* _ACTIONS REQUISES_:
1. Recopiez à l'identique le passage du texte sur l'âge de Krakoa qui commence par "La fin de l'âge" et se poursuit jusqu'à "grosse série mutante).".
2. D'après le texte sur l'âge de Krakoa, qui va succéder à Jordan White ?
3. Poursuivez la rédaction du texte sur l'âge de Krakoa à partir de sa dernière phrase.

* _PAGE_:
La fin de l'âge de Krakoa précédera, on le sait, une sorte de reboot qui ne dit pas son nom et sans doute un changement de cap. Tom Brevoort, un vétéran de Marvel avec plus de trente ans de service, va s'asseoir dans le fauteuil de Jordan White, qui n'a pourtant pas démérité mais qui s'en va parce que Brevoort est plus haut placé dans l'organigramme. Et Brevvort a déjà laissé entendre qu'il n'entendait pas réduire la voilure en éditant au moins autant de titres X, même s'il y aurai certainement pas mal de nouveaux auteurs et artistes sous ses ordres (Gail Simone, malgré ses dénégations, va certainement écrire une grosse série mutante).
 

Fall of the House of X raconte en parallèle de la série X-Men l'échec des mutants contre Orchis et notamment le règne des machines (Moira X, Nimrod et la sentinelle oméga en tête), tandis que Rise of the Powers of X suggère, sans nuances, via un voyage temporel, comment la franchise mutante va être rebootée. Et c'est bien là le problème comme l'illustre ce X-Men 22.

En effet que ce soit dans Fall of the House of X ou dans X-Men, on suit désormais des X-Men qui sont déterminés à rendre coup pour coup contre Orchis. L'objectif central qui est de libérer Cyclope dont la mascarade de procès se tient actuellement est complètement noyé par ces assauts dont j'ai toute la peine du monde à comprendre la logique. Mais ce n'est pas grave puisque on sait déjà comment tout sera pardonné (en tout cas pour le monde de la Terre 616) et oublié (grâce au fameux voyage temporel destiné à effacer toute la dixième vie de Moira et donc l'existence même de Krakoa comme nation).

* _LISTE DES ENTRÉES_:

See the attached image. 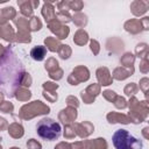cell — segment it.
<instances>
[{
    "label": "cell",
    "mask_w": 149,
    "mask_h": 149,
    "mask_svg": "<svg viewBox=\"0 0 149 149\" xmlns=\"http://www.w3.org/2000/svg\"><path fill=\"white\" fill-rule=\"evenodd\" d=\"M115 149H142V141L134 137L126 129H118L112 137Z\"/></svg>",
    "instance_id": "7a4b0ae2"
},
{
    "label": "cell",
    "mask_w": 149,
    "mask_h": 149,
    "mask_svg": "<svg viewBox=\"0 0 149 149\" xmlns=\"http://www.w3.org/2000/svg\"><path fill=\"white\" fill-rule=\"evenodd\" d=\"M148 8H149V2L148 1L134 0L130 3V10H132L133 15H135V16H141V15L146 14Z\"/></svg>",
    "instance_id": "5bb4252c"
},
{
    "label": "cell",
    "mask_w": 149,
    "mask_h": 149,
    "mask_svg": "<svg viewBox=\"0 0 149 149\" xmlns=\"http://www.w3.org/2000/svg\"><path fill=\"white\" fill-rule=\"evenodd\" d=\"M31 85V77L29 73H24L23 78H22V81H21V87H29Z\"/></svg>",
    "instance_id": "7dc6e473"
},
{
    "label": "cell",
    "mask_w": 149,
    "mask_h": 149,
    "mask_svg": "<svg viewBox=\"0 0 149 149\" xmlns=\"http://www.w3.org/2000/svg\"><path fill=\"white\" fill-rule=\"evenodd\" d=\"M90 78V71L86 66L79 65L72 70L70 76L68 77V83L70 85H78L81 81H86Z\"/></svg>",
    "instance_id": "52a82bcc"
},
{
    "label": "cell",
    "mask_w": 149,
    "mask_h": 149,
    "mask_svg": "<svg viewBox=\"0 0 149 149\" xmlns=\"http://www.w3.org/2000/svg\"><path fill=\"white\" fill-rule=\"evenodd\" d=\"M7 127H8V123H7V120L0 116V132H1V130H5V129H6Z\"/></svg>",
    "instance_id": "db71d44e"
},
{
    "label": "cell",
    "mask_w": 149,
    "mask_h": 149,
    "mask_svg": "<svg viewBox=\"0 0 149 149\" xmlns=\"http://www.w3.org/2000/svg\"><path fill=\"white\" fill-rule=\"evenodd\" d=\"M49 77L51 79H55V80H59L63 78V70L61 68H58L57 70L52 71V72H49Z\"/></svg>",
    "instance_id": "ee69618b"
},
{
    "label": "cell",
    "mask_w": 149,
    "mask_h": 149,
    "mask_svg": "<svg viewBox=\"0 0 149 149\" xmlns=\"http://www.w3.org/2000/svg\"><path fill=\"white\" fill-rule=\"evenodd\" d=\"M14 24L16 26V28H17V30H20V29H28L29 30V26H28V19H26V17H23V16H19V17H15L14 20Z\"/></svg>",
    "instance_id": "4dcf8cb0"
},
{
    "label": "cell",
    "mask_w": 149,
    "mask_h": 149,
    "mask_svg": "<svg viewBox=\"0 0 149 149\" xmlns=\"http://www.w3.org/2000/svg\"><path fill=\"white\" fill-rule=\"evenodd\" d=\"M134 61H135V56L132 52H125L123 56L120 59V62L123 65V68H126L128 70H132V71H134V66H133L134 65Z\"/></svg>",
    "instance_id": "d4e9b609"
},
{
    "label": "cell",
    "mask_w": 149,
    "mask_h": 149,
    "mask_svg": "<svg viewBox=\"0 0 149 149\" xmlns=\"http://www.w3.org/2000/svg\"><path fill=\"white\" fill-rule=\"evenodd\" d=\"M107 121L109 123H123L127 125L130 122V119L128 115L122 114V113H118V112H111L107 114Z\"/></svg>",
    "instance_id": "ac0fdd59"
},
{
    "label": "cell",
    "mask_w": 149,
    "mask_h": 149,
    "mask_svg": "<svg viewBox=\"0 0 149 149\" xmlns=\"http://www.w3.org/2000/svg\"><path fill=\"white\" fill-rule=\"evenodd\" d=\"M90 49L93 52V55H98L100 51V44L97 40H91L90 41Z\"/></svg>",
    "instance_id": "b9f144b4"
},
{
    "label": "cell",
    "mask_w": 149,
    "mask_h": 149,
    "mask_svg": "<svg viewBox=\"0 0 149 149\" xmlns=\"http://www.w3.org/2000/svg\"><path fill=\"white\" fill-rule=\"evenodd\" d=\"M45 54H47V48L43 47V45H36L31 50H30V56L33 59L40 62V61H43L44 57H45Z\"/></svg>",
    "instance_id": "603a6c76"
},
{
    "label": "cell",
    "mask_w": 149,
    "mask_h": 149,
    "mask_svg": "<svg viewBox=\"0 0 149 149\" xmlns=\"http://www.w3.org/2000/svg\"><path fill=\"white\" fill-rule=\"evenodd\" d=\"M27 148L28 149H42V146L37 140L30 139L27 141Z\"/></svg>",
    "instance_id": "7bdbcfd3"
},
{
    "label": "cell",
    "mask_w": 149,
    "mask_h": 149,
    "mask_svg": "<svg viewBox=\"0 0 149 149\" xmlns=\"http://www.w3.org/2000/svg\"><path fill=\"white\" fill-rule=\"evenodd\" d=\"M100 93V85L99 84H91L84 91L80 92V97L85 104H92L95 100V97Z\"/></svg>",
    "instance_id": "30bf717a"
},
{
    "label": "cell",
    "mask_w": 149,
    "mask_h": 149,
    "mask_svg": "<svg viewBox=\"0 0 149 149\" xmlns=\"http://www.w3.org/2000/svg\"><path fill=\"white\" fill-rule=\"evenodd\" d=\"M57 88H58V84H56L54 81H45V83H43V90L44 91L56 92Z\"/></svg>",
    "instance_id": "60d3db41"
},
{
    "label": "cell",
    "mask_w": 149,
    "mask_h": 149,
    "mask_svg": "<svg viewBox=\"0 0 149 149\" xmlns=\"http://www.w3.org/2000/svg\"><path fill=\"white\" fill-rule=\"evenodd\" d=\"M44 44H45V47H47L48 50L55 52V51L58 50V48H59V45H61V42H59V40H57L56 37L49 36V37H47V38L44 40Z\"/></svg>",
    "instance_id": "4316f807"
},
{
    "label": "cell",
    "mask_w": 149,
    "mask_h": 149,
    "mask_svg": "<svg viewBox=\"0 0 149 149\" xmlns=\"http://www.w3.org/2000/svg\"><path fill=\"white\" fill-rule=\"evenodd\" d=\"M41 13H42V16L44 17V20L47 21V23L50 22V21H52L55 19V15H56L55 7H54L52 2L51 1H45L43 3V6H42Z\"/></svg>",
    "instance_id": "d6986e66"
},
{
    "label": "cell",
    "mask_w": 149,
    "mask_h": 149,
    "mask_svg": "<svg viewBox=\"0 0 149 149\" xmlns=\"http://www.w3.org/2000/svg\"><path fill=\"white\" fill-rule=\"evenodd\" d=\"M148 83H149V80H148V78H142L141 80H140V88L144 92V93H147V87H148Z\"/></svg>",
    "instance_id": "f907efd6"
},
{
    "label": "cell",
    "mask_w": 149,
    "mask_h": 149,
    "mask_svg": "<svg viewBox=\"0 0 149 149\" xmlns=\"http://www.w3.org/2000/svg\"><path fill=\"white\" fill-rule=\"evenodd\" d=\"M48 28L50 29L51 33H54L57 36V40H64L70 34V28L68 26H65V24H62L56 19H54L52 21L48 22Z\"/></svg>",
    "instance_id": "ba28073f"
},
{
    "label": "cell",
    "mask_w": 149,
    "mask_h": 149,
    "mask_svg": "<svg viewBox=\"0 0 149 149\" xmlns=\"http://www.w3.org/2000/svg\"><path fill=\"white\" fill-rule=\"evenodd\" d=\"M15 40L19 43H29L31 41V36H30L29 30L28 29H20V30H17Z\"/></svg>",
    "instance_id": "83f0119b"
},
{
    "label": "cell",
    "mask_w": 149,
    "mask_h": 149,
    "mask_svg": "<svg viewBox=\"0 0 149 149\" xmlns=\"http://www.w3.org/2000/svg\"><path fill=\"white\" fill-rule=\"evenodd\" d=\"M135 54L137 57H141V58H147L148 56V45L146 43H140L136 45L135 48Z\"/></svg>",
    "instance_id": "1f68e13d"
},
{
    "label": "cell",
    "mask_w": 149,
    "mask_h": 149,
    "mask_svg": "<svg viewBox=\"0 0 149 149\" xmlns=\"http://www.w3.org/2000/svg\"><path fill=\"white\" fill-rule=\"evenodd\" d=\"M114 106L116 107V108H119V109H125L126 107H127V101H126V99L123 98V97H120V95H118L116 98H115V100H114Z\"/></svg>",
    "instance_id": "f35d334b"
},
{
    "label": "cell",
    "mask_w": 149,
    "mask_h": 149,
    "mask_svg": "<svg viewBox=\"0 0 149 149\" xmlns=\"http://www.w3.org/2000/svg\"><path fill=\"white\" fill-rule=\"evenodd\" d=\"M73 42L77 44V45H84L88 42V34L84 30V29H78L76 33H74V36H73Z\"/></svg>",
    "instance_id": "cb8c5ba5"
},
{
    "label": "cell",
    "mask_w": 149,
    "mask_h": 149,
    "mask_svg": "<svg viewBox=\"0 0 149 149\" xmlns=\"http://www.w3.org/2000/svg\"><path fill=\"white\" fill-rule=\"evenodd\" d=\"M77 109L74 107H70L68 106L66 108L62 109L59 113H58V119L59 121H62L65 125H70V123H73L74 120L77 119Z\"/></svg>",
    "instance_id": "8fae6325"
},
{
    "label": "cell",
    "mask_w": 149,
    "mask_h": 149,
    "mask_svg": "<svg viewBox=\"0 0 149 149\" xmlns=\"http://www.w3.org/2000/svg\"><path fill=\"white\" fill-rule=\"evenodd\" d=\"M14 97L19 100V101H28L31 98V92L27 88V87H19L15 93Z\"/></svg>",
    "instance_id": "484cf974"
},
{
    "label": "cell",
    "mask_w": 149,
    "mask_h": 149,
    "mask_svg": "<svg viewBox=\"0 0 149 149\" xmlns=\"http://www.w3.org/2000/svg\"><path fill=\"white\" fill-rule=\"evenodd\" d=\"M95 74H97V79H98L100 86H108L113 81V78H112V74H111L109 70L107 68H105V66L99 68L97 70Z\"/></svg>",
    "instance_id": "4fadbf2b"
},
{
    "label": "cell",
    "mask_w": 149,
    "mask_h": 149,
    "mask_svg": "<svg viewBox=\"0 0 149 149\" xmlns=\"http://www.w3.org/2000/svg\"><path fill=\"white\" fill-rule=\"evenodd\" d=\"M0 149H2V147H1V144H0Z\"/></svg>",
    "instance_id": "91938a15"
},
{
    "label": "cell",
    "mask_w": 149,
    "mask_h": 149,
    "mask_svg": "<svg viewBox=\"0 0 149 149\" xmlns=\"http://www.w3.org/2000/svg\"><path fill=\"white\" fill-rule=\"evenodd\" d=\"M63 135L65 139H73L76 135V130H74V126L73 123H70V125H65L64 126V132H63Z\"/></svg>",
    "instance_id": "e575fe53"
},
{
    "label": "cell",
    "mask_w": 149,
    "mask_h": 149,
    "mask_svg": "<svg viewBox=\"0 0 149 149\" xmlns=\"http://www.w3.org/2000/svg\"><path fill=\"white\" fill-rule=\"evenodd\" d=\"M84 7V2L80 1V0H72V1H69V10H73L76 13H79Z\"/></svg>",
    "instance_id": "d590c367"
},
{
    "label": "cell",
    "mask_w": 149,
    "mask_h": 149,
    "mask_svg": "<svg viewBox=\"0 0 149 149\" xmlns=\"http://www.w3.org/2000/svg\"><path fill=\"white\" fill-rule=\"evenodd\" d=\"M55 149H72V147H71V143L69 142H59L55 147Z\"/></svg>",
    "instance_id": "f5cc1de1"
},
{
    "label": "cell",
    "mask_w": 149,
    "mask_h": 149,
    "mask_svg": "<svg viewBox=\"0 0 149 149\" xmlns=\"http://www.w3.org/2000/svg\"><path fill=\"white\" fill-rule=\"evenodd\" d=\"M13 47L6 48L0 58V92L9 98L14 97L15 91L21 87V81L26 73L24 65Z\"/></svg>",
    "instance_id": "6da1fadb"
},
{
    "label": "cell",
    "mask_w": 149,
    "mask_h": 149,
    "mask_svg": "<svg viewBox=\"0 0 149 149\" xmlns=\"http://www.w3.org/2000/svg\"><path fill=\"white\" fill-rule=\"evenodd\" d=\"M57 8L59 9V12H69V0L57 2Z\"/></svg>",
    "instance_id": "c3c4849f"
},
{
    "label": "cell",
    "mask_w": 149,
    "mask_h": 149,
    "mask_svg": "<svg viewBox=\"0 0 149 149\" xmlns=\"http://www.w3.org/2000/svg\"><path fill=\"white\" fill-rule=\"evenodd\" d=\"M102 95H104V98H105L107 101H111V102H114L115 98L118 97V94H116L114 91H112V90H105V91L102 92Z\"/></svg>",
    "instance_id": "ab89813d"
},
{
    "label": "cell",
    "mask_w": 149,
    "mask_h": 149,
    "mask_svg": "<svg viewBox=\"0 0 149 149\" xmlns=\"http://www.w3.org/2000/svg\"><path fill=\"white\" fill-rule=\"evenodd\" d=\"M49 112H50L49 106H47L45 104H43L40 100H35V101H31L29 104L23 105L19 112V116L23 120H29V119H33L37 115L48 114Z\"/></svg>",
    "instance_id": "5b68a950"
},
{
    "label": "cell",
    "mask_w": 149,
    "mask_h": 149,
    "mask_svg": "<svg viewBox=\"0 0 149 149\" xmlns=\"http://www.w3.org/2000/svg\"><path fill=\"white\" fill-rule=\"evenodd\" d=\"M129 106V119L130 122L134 123H141L147 119L148 115V104L147 101H139L134 95L130 97L129 99V104L127 105Z\"/></svg>",
    "instance_id": "277c9868"
},
{
    "label": "cell",
    "mask_w": 149,
    "mask_h": 149,
    "mask_svg": "<svg viewBox=\"0 0 149 149\" xmlns=\"http://www.w3.org/2000/svg\"><path fill=\"white\" fill-rule=\"evenodd\" d=\"M61 125L50 118L42 119L36 126V132L38 136L48 141L57 140L61 136Z\"/></svg>",
    "instance_id": "3957f363"
},
{
    "label": "cell",
    "mask_w": 149,
    "mask_h": 149,
    "mask_svg": "<svg viewBox=\"0 0 149 149\" xmlns=\"http://www.w3.org/2000/svg\"><path fill=\"white\" fill-rule=\"evenodd\" d=\"M71 21L77 26L79 27V29H83V27H85L88 22V19H87V15L79 12V13H74L72 16H71Z\"/></svg>",
    "instance_id": "7402d4cb"
},
{
    "label": "cell",
    "mask_w": 149,
    "mask_h": 149,
    "mask_svg": "<svg viewBox=\"0 0 149 149\" xmlns=\"http://www.w3.org/2000/svg\"><path fill=\"white\" fill-rule=\"evenodd\" d=\"M17 5L20 7V12L23 17H33L34 9L38 7V0H17Z\"/></svg>",
    "instance_id": "9c48e42d"
},
{
    "label": "cell",
    "mask_w": 149,
    "mask_h": 149,
    "mask_svg": "<svg viewBox=\"0 0 149 149\" xmlns=\"http://www.w3.org/2000/svg\"><path fill=\"white\" fill-rule=\"evenodd\" d=\"M28 26H29V31H37L42 28V21L40 20V17L33 16L29 19Z\"/></svg>",
    "instance_id": "f1b7e54d"
},
{
    "label": "cell",
    "mask_w": 149,
    "mask_h": 149,
    "mask_svg": "<svg viewBox=\"0 0 149 149\" xmlns=\"http://www.w3.org/2000/svg\"><path fill=\"white\" fill-rule=\"evenodd\" d=\"M57 52H58V55H59V57L62 59H68L71 56L72 50H71V48L68 44H61L58 50H57Z\"/></svg>",
    "instance_id": "f546056e"
},
{
    "label": "cell",
    "mask_w": 149,
    "mask_h": 149,
    "mask_svg": "<svg viewBox=\"0 0 149 149\" xmlns=\"http://www.w3.org/2000/svg\"><path fill=\"white\" fill-rule=\"evenodd\" d=\"M16 17V9L12 6L3 7L0 9V26L6 24L8 20H14Z\"/></svg>",
    "instance_id": "9a60e30c"
},
{
    "label": "cell",
    "mask_w": 149,
    "mask_h": 149,
    "mask_svg": "<svg viewBox=\"0 0 149 149\" xmlns=\"http://www.w3.org/2000/svg\"><path fill=\"white\" fill-rule=\"evenodd\" d=\"M72 149H107V142L104 137L95 140H83L71 143Z\"/></svg>",
    "instance_id": "8992f818"
},
{
    "label": "cell",
    "mask_w": 149,
    "mask_h": 149,
    "mask_svg": "<svg viewBox=\"0 0 149 149\" xmlns=\"http://www.w3.org/2000/svg\"><path fill=\"white\" fill-rule=\"evenodd\" d=\"M3 101V93L2 92H0V104Z\"/></svg>",
    "instance_id": "6f0895ef"
},
{
    "label": "cell",
    "mask_w": 149,
    "mask_h": 149,
    "mask_svg": "<svg viewBox=\"0 0 149 149\" xmlns=\"http://www.w3.org/2000/svg\"><path fill=\"white\" fill-rule=\"evenodd\" d=\"M66 104H68V106H70V107L77 108V107L79 106V100H78L76 97H73V95H69V97L66 98Z\"/></svg>",
    "instance_id": "bcb514c9"
},
{
    "label": "cell",
    "mask_w": 149,
    "mask_h": 149,
    "mask_svg": "<svg viewBox=\"0 0 149 149\" xmlns=\"http://www.w3.org/2000/svg\"><path fill=\"white\" fill-rule=\"evenodd\" d=\"M43 97L50 102H55L58 98L56 92H49V91H43Z\"/></svg>",
    "instance_id": "f6af8a7d"
},
{
    "label": "cell",
    "mask_w": 149,
    "mask_h": 149,
    "mask_svg": "<svg viewBox=\"0 0 149 149\" xmlns=\"http://www.w3.org/2000/svg\"><path fill=\"white\" fill-rule=\"evenodd\" d=\"M137 90H139V87H137V85H136L135 83H129V84H127V85L125 86L123 92L126 93V95L133 97V95L137 92Z\"/></svg>",
    "instance_id": "8d00e7d4"
},
{
    "label": "cell",
    "mask_w": 149,
    "mask_h": 149,
    "mask_svg": "<svg viewBox=\"0 0 149 149\" xmlns=\"http://www.w3.org/2000/svg\"><path fill=\"white\" fill-rule=\"evenodd\" d=\"M3 52H5V48H3V45H2V44H0V58L2 57Z\"/></svg>",
    "instance_id": "9f6ffc18"
},
{
    "label": "cell",
    "mask_w": 149,
    "mask_h": 149,
    "mask_svg": "<svg viewBox=\"0 0 149 149\" xmlns=\"http://www.w3.org/2000/svg\"><path fill=\"white\" fill-rule=\"evenodd\" d=\"M123 28H125L126 31H128V33H130L133 35L140 34L143 30V28H142L141 22H140L139 19H130V20L126 21L125 24H123Z\"/></svg>",
    "instance_id": "2e32d148"
},
{
    "label": "cell",
    "mask_w": 149,
    "mask_h": 149,
    "mask_svg": "<svg viewBox=\"0 0 149 149\" xmlns=\"http://www.w3.org/2000/svg\"><path fill=\"white\" fill-rule=\"evenodd\" d=\"M9 149H20V148H17V147H12V148H9Z\"/></svg>",
    "instance_id": "680465c9"
},
{
    "label": "cell",
    "mask_w": 149,
    "mask_h": 149,
    "mask_svg": "<svg viewBox=\"0 0 149 149\" xmlns=\"http://www.w3.org/2000/svg\"><path fill=\"white\" fill-rule=\"evenodd\" d=\"M55 19L58 22H61L62 24H65V23L71 21V15H70L69 12H58V13H56Z\"/></svg>",
    "instance_id": "836d02e7"
},
{
    "label": "cell",
    "mask_w": 149,
    "mask_h": 149,
    "mask_svg": "<svg viewBox=\"0 0 149 149\" xmlns=\"http://www.w3.org/2000/svg\"><path fill=\"white\" fill-rule=\"evenodd\" d=\"M140 70L143 73H147L148 72V58H142L141 64H140Z\"/></svg>",
    "instance_id": "681fc988"
},
{
    "label": "cell",
    "mask_w": 149,
    "mask_h": 149,
    "mask_svg": "<svg viewBox=\"0 0 149 149\" xmlns=\"http://www.w3.org/2000/svg\"><path fill=\"white\" fill-rule=\"evenodd\" d=\"M134 73V71L132 70H128L123 66H119L116 69H114L113 71V74H112V78L113 79H116V80H123L126 78H128L129 76H132Z\"/></svg>",
    "instance_id": "ffe728a7"
},
{
    "label": "cell",
    "mask_w": 149,
    "mask_h": 149,
    "mask_svg": "<svg viewBox=\"0 0 149 149\" xmlns=\"http://www.w3.org/2000/svg\"><path fill=\"white\" fill-rule=\"evenodd\" d=\"M140 22H141V26H142L143 30H148L149 29V17L148 16H144V17L140 19Z\"/></svg>",
    "instance_id": "816d5d0a"
},
{
    "label": "cell",
    "mask_w": 149,
    "mask_h": 149,
    "mask_svg": "<svg viewBox=\"0 0 149 149\" xmlns=\"http://www.w3.org/2000/svg\"><path fill=\"white\" fill-rule=\"evenodd\" d=\"M73 126H74L76 135H78L81 139L90 136L94 132V126L90 121H84V122H80V123H76L74 122Z\"/></svg>",
    "instance_id": "7c38bea8"
},
{
    "label": "cell",
    "mask_w": 149,
    "mask_h": 149,
    "mask_svg": "<svg viewBox=\"0 0 149 149\" xmlns=\"http://www.w3.org/2000/svg\"><path fill=\"white\" fill-rule=\"evenodd\" d=\"M148 127H146V128H143V130H142V134H143V136L146 137V139H148L149 136H148Z\"/></svg>",
    "instance_id": "11a10c76"
},
{
    "label": "cell",
    "mask_w": 149,
    "mask_h": 149,
    "mask_svg": "<svg viewBox=\"0 0 149 149\" xmlns=\"http://www.w3.org/2000/svg\"><path fill=\"white\" fill-rule=\"evenodd\" d=\"M0 37H1L2 40H5V41L9 42V43H12V42L15 40V37H16L15 31H14L13 27H12L8 22H7L6 24L0 26Z\"/></svg>",
    "instance_id": "e0dca14e"
},
{
    "label": "cell",
    "mask_w": 149,
    "mask_h": 149,
    "mask_svg": "<svg viewBox=\"0 0 149 149\" xmlns=\"http://www.w3.org/2000/svg\"><path fill=\"white\" fill-rule=\"evenodd\" d=\"M8 134L14 137V139H20L23 136L24 134V130H23V127L22 125L17 123V122H13L8 126Z\"/></svg>",
    "instance_id": "44dd1931"
},
{
    "label": "cell",
    "mask_w": 149,
    "mask_h": 149,
    "mask_svg": "<svg viewBox=\"0 0 149 149\" xmlns=\"http://www.w3.org/2000/svg\"><path fill=\"white\" fill-rule=\"evenodd\" d=\"M44 68H45V70L48 72H52V71H55V70H57L59 68L58 66V61L56 58H54V57H50V58L47 59V62L44 64Z\"/></svg>",
    "instance_id": "d6a6232c"
},
{
    "label": "cell",
    "mask_w": 149,
    "mask_h": 149,
    "mask_svg": "<svg viewBox=\"0 0 149 149\" xmlns=\"http://www.w3.org/2000/svg\"><path fill=\"white\" fill-rule=\"evenodd\" d=\"M14 111V106L10 101H2L0 104V112L3 113H12Z\"/></svg>",
    "instance_id": "74e56055"
}]
</instances>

* _RÉPONSES_:
1.
La fin de l'âge de Krakoa précédera, on le sait, une sorte de reboot qui ne dit pas son nom et sans doute un changement de cap. Tom Brevoort, un vétéran de Marvel avec plus de trente ans de service, va s'asseoir dans le fauteuil de Jordan White, qui n'a pourtant pas démérité mais qui s'en va parce que Brevoort est plus haut placé dans l'organigramme. Et Brevvort a déjà laissé entendre qu'il n'entendait pas réduire la voilure en éditant au moins autant de titres X, même s'il y aurai certainement pas mal de nouveaux auteurs et artistes sous ses ordres (Gail Simone, malgré ses dénégations, va certainement écrire une grosse série mutante).

2. Tom Brevoort.

3.
Du coup, on assiste à un spectacle étrange et perturbant où tout ce qui se passe compte en fait pour du beurre mais qui écorne quand même considérablement l'image des X-Men. Car il y a ce qu'oubliera le monde dans les comics et il y a ce dont se souviendront les lecteurs, et ça, voyez-vous, ce n'est pas pareil. 

A quoi assiste-t-on et qui entache nos héros ? On voit des X-Men procéder à une vendetta sanglante contre Orchis. D'un côté, le fan de base se dit : "Hé, ce sont les méchants, s'ils meurent, ce n'est pas grave, et puis même, ils l'ont mérité". De l'autre, on se dit, et chez moi, c'est ce qui l'emporte : "Hé, les X-Men sont en train d'assassiner des hommes et des femmes qui certes ont conspiré pour les éliminer, mais quand même les X-Men TUENT !".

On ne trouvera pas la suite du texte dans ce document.